Reproduce the rows starting at the line containing "Given the image, is" and ending at the last row, requests included, and shift every number in the answers (the coordinates and distances) up by 9. Leave the pictures out of the output.

(Excerpts from a spatial dataset)
..........

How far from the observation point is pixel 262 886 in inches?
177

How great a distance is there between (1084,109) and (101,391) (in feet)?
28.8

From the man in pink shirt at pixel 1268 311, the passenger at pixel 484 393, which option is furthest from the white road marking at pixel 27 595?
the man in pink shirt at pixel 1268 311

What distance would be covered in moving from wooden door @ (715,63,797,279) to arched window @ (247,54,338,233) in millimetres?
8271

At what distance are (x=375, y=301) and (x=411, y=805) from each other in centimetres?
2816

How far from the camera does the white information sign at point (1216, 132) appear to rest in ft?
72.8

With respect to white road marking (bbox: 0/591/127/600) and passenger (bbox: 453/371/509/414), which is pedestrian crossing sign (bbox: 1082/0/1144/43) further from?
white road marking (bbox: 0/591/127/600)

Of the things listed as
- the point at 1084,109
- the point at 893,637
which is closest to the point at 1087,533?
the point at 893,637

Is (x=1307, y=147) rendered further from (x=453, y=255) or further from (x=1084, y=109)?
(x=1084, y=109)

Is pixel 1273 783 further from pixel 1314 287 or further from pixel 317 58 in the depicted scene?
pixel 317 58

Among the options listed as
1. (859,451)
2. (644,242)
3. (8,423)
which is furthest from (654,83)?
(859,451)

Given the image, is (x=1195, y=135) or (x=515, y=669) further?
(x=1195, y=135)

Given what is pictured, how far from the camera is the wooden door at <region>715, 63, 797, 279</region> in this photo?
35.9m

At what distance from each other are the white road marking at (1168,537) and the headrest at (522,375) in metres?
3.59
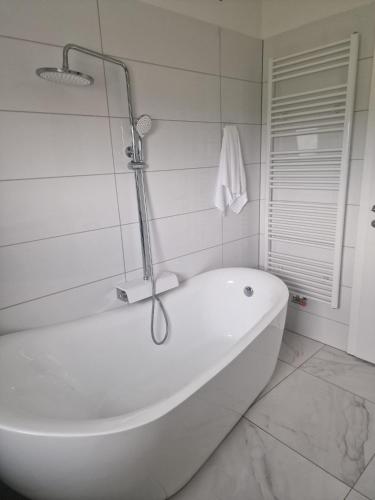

..........

◆ Reply:
Given the image, is (x=1195, y=135) or (x=515, y=669) further?
(x=1204, y=144)

Given what is pictured, how far from the camera is the wooden door at <region>715, 63, 797, 279</region> in this photo?
44.9m

At what distance from each other are the white road marking at (1168,537) and the headrest at (522,375) in metres?
12.59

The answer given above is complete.